I’m not sure why Mother’s Day is the busiest day of the year for so many restaurants. I’ve no detailed explication of why Mother’s Day advertising tends toward spas, theatre and other day-entertainment for the poor, and luxury cruises for the rich. I do agree with the intuition that Father’s Day is more about celebrating the life of the family on the family’s home territory.

It is sad, in a subtle way, that Mother’s Day is so often celebrated away from home. What is it about “home” that  makes it less suitable than a commercial restaurant for Mother’s Day? (Perhaps rural mothers aren’t the ones filling those restaurant seats. Perhaps the work of an urban mother isn’t much fun. Perhaps the suburb did not turn out to be such an ideal place for children and mothers—either: Dagwood and those he stereotypes have known for decades that it isn’t such an ideal place for fathers.)

Father’s Day should celebrate the men of the family in the family’s home territory. When it does, i estimate, then Mother’s Day can likewise celebrate the women—and all will be happier for it.

Almost 40 years ago, Elaine Morgan wrote that during the critical times of human evolution and the beginnings of human cultural development, every child among our ancestors had a father who was present and working hard for the family’s well being “because a baby with any other kind of father would have died.” A late-20th-Century affluence seems to have mis-led many people, especially Feminists, into believing that children can grow up “just fine” in one-adult families, most of them mother-headed. Criminological folklore should have warned us, that far from “just a fine”, fatherless children all too often wind up sentenced to imprisonment1.

Father’s Day ought to be a day for reflection, and those of us who cannot do that en-famille should reflect on how to improve things for later generations.
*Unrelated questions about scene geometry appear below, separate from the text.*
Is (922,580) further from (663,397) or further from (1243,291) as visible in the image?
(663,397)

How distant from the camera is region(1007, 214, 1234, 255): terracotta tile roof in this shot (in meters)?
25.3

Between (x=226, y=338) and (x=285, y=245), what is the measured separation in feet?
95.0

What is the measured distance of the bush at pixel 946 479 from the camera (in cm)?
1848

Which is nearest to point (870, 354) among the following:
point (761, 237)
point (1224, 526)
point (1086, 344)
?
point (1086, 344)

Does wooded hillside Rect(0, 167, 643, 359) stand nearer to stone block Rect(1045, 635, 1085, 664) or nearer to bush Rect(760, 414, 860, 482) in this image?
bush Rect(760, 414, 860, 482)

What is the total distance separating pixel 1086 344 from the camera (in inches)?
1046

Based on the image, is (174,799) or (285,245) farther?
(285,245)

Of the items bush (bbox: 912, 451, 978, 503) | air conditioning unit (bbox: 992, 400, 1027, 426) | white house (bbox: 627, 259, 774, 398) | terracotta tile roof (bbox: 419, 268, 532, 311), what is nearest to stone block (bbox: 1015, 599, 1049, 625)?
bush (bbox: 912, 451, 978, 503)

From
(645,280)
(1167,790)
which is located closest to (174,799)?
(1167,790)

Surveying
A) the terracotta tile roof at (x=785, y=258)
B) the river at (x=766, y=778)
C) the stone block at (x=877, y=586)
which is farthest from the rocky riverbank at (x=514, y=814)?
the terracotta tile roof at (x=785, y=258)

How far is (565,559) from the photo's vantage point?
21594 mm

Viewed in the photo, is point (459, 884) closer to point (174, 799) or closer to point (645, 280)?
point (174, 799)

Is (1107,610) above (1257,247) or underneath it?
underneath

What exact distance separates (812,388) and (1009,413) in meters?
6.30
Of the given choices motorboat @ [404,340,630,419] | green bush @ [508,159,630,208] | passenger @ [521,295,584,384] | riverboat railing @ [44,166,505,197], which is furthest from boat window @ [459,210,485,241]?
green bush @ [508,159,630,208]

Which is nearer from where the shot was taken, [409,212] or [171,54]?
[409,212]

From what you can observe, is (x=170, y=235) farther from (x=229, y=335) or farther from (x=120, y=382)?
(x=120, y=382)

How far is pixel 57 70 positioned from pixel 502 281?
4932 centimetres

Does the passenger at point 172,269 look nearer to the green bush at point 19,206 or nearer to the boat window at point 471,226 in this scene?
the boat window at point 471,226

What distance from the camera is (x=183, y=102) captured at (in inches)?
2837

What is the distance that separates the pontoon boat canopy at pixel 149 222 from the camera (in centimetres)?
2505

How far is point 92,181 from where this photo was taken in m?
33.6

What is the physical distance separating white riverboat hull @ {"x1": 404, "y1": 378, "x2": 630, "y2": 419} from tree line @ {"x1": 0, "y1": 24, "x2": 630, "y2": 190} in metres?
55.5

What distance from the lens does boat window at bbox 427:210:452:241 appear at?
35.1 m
It should be a day for making plans for the future, and if we cannot make plans in and for a multi-generation family, then we should be planning to improve that for our children and for the far too many orphans among the young.

Celebration and family review in this decade, are a blessing that many cannot enjoy; while those who can are especially and predominately those who have a family territory. It doesn’t absolutely have to be a farm; but down-on-the-farm beats the Hell out of up-in-the-highrise—and the word Hell is not entirely frivolous.

I remember this week, especially my grandfather Edd Doecher, who walked halfway across North America as a young man, and who as an old man, taught me much of the wisdom in this essay. Mercí, Gran’père, je te souviens.

Cited:  Morgan, Elaine 1973 The Descent of Woman. NY: Bantam.

1Until recently anyhow, most of those fatherless prisoners were boys and men—because women and girls were treated more leniently. It will be interesting to see if false rape accusers, women who batter and kill children, husbands, and lovers, women who steal and defraud, and [if indeed we soon see gender equality in criminal punishment] go to prison or probation for it—if they also are more often raised by single mothers, than the population at large.

 

About Davd

Davd Martin (Ph.D., 1966, Sociology) has been a professor, a single parent on a low income from a small commercial herb garden, and editor of _Ecoforestry_. His men's-interest essays and blogs have appeared on "The Spearhead" "A Voice for Men", and "False Rape Society", as well as this site.